如何根据值删除列表的嵌套字典中的键

Question

I am working on a file representing a tree-like structure very similar to flare.json which is known for D3.js community. What's the best way to delete all the leaves of the tree in python? In other words, I want to remove all the keys that don't have a 'children' key in their value.

example :

{
 "name": "flare",
 "children": [
  {
   "name": "analytics",
   "children": [
    {
     "name": "cluster",
     "children": [
      {"name": "AgglomerativeCluster", "size": 3938},
      {"name": "CommunityStructure", "size": 3812},
      {"name": "HierarchicalCluster", "size": 6714},
      {"name": "MergeEdge", "size": 743}
     ]
    },
    {
     "name": "graph",
     "children": [
      {"name": "BetweennessCentrality", "size": 3534},
      {"name": "LinkDistance", "size": 5731},
      {"name": "MaxFlowMinCut", "size": 7840},
      {"name": "ShortestPaths", "size": 5914},
      {"name": "SpanningTree", "size": 3416}
     ]
    },
    {
     "name": "optimization",
     "children": [
      {"name": "AspectRatioBanker", "size": 7074}
     ] ...

which should become:

{
 "name": "flare",
 "children": [
  {
   "name": "analytics",
   "children": [
    {
     "name": "cluster",
    },
    {
     "name": "graph",
    },
    {
     "name": "optimization",

     ] ...

In other words, I'm just cutting the leaves of the tree. In a children list is empty, it should be removed.

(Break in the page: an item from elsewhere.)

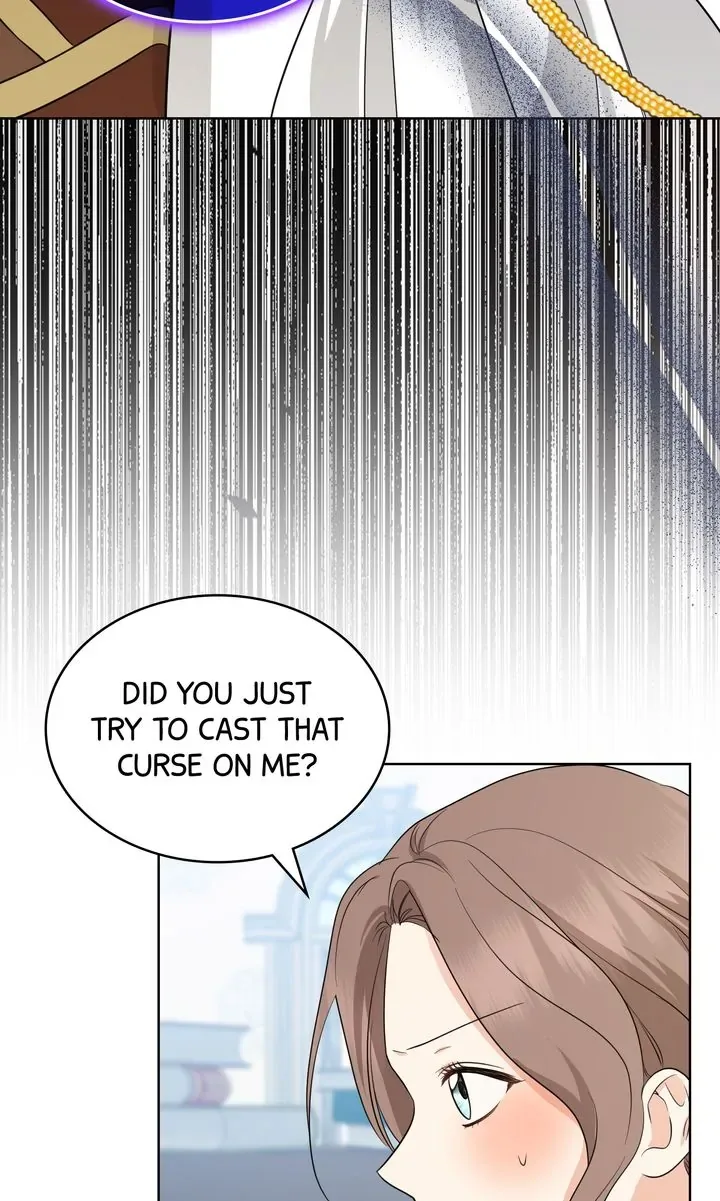 Our Tyrant Became Young Chapter 28 page 54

I tried this only to remove the keys and it did not work:

def deleteLeaves(pTree):
    if pTree.has_key('children'):
        for child in pTree['children']:
            deleteLeaves(child)
    else:
        del pTree

Answer 1

This seems to approximate what you want:

def pruneLeaves(obj):

  if isinstance(obj, dict):
    isLeaf = True
    for key in obj.keys():
      if key == 'children': isLeaf = False
      if pruneLeaves(obj[key]): del obj[key]
    return isLeaf

  elif isinstance(obj, list):
    leaves = []
    for (index, element) in enumerate(obj):
      if pruneLeaves(element): leaves.append(index)
    leaves.reverse()
    for index in leaves: obj.pop(index)
    return not bool(obj)

  else:  # String values look like attributes in your dict, so never prune them
    return False

Tested with a truncated sample of your data:

data = {
 "name": "flare",
 "children": [
  {
   "name": "analytics",
   "children": [
    {
     "name": "cluster",
     "children": [
      {"name": "AgglomerativeCluster", "size": 3938},
      {"name": "CommunityStructure", "size": 3812},
      {"name": "HierarchicalCluster", "size": 6714},
      {"name": "MergeEdge", "size": 743}
     ]
    },
    {
     "name": "graph",
     "children": [
      {"name": "BetweennessCentrality", "size": 3534},
      {"name": "LinkDistance", "size": 5731},
      {"name": "MaxFlowMinCut", "size": 7840},
      {"name": "ShortestPaths", "size": 5914},
      {"name": "SpanningTree", "size": 3416}
     ]
    }
   ]
  }
  ]
}

pruneLeaves(data)
print data

And got these results:

{'name': 'flare', 'children': [{'name': 'analytics', 'children': [{'name': 'cluster'}, {'name': 'graph'}]}]}

Answer 2

I just edited the answer of @rchang to fix deletion of lists other than children .

def pruneLeaves(self,obj):
    if isinstance(obj, dict):
        isLeaf = True
        for key in obj.keys():
            if key=='children': 
                isLeaf = False
                if self.pruneLeaves(obj[key]): del obj[key]
        return isLeaf

    elif isinstance(obj, list) :
        leaves = []
        for (index, element) in enumerate(obj):
          if self.pruneLeaves(element): leaves.append(index)
        leaves.reverse()
        for index in leaves: obj.pop(index)
        return not bool(obj)
    else:  # String values look like attributes in your dict, so never prune them
        return False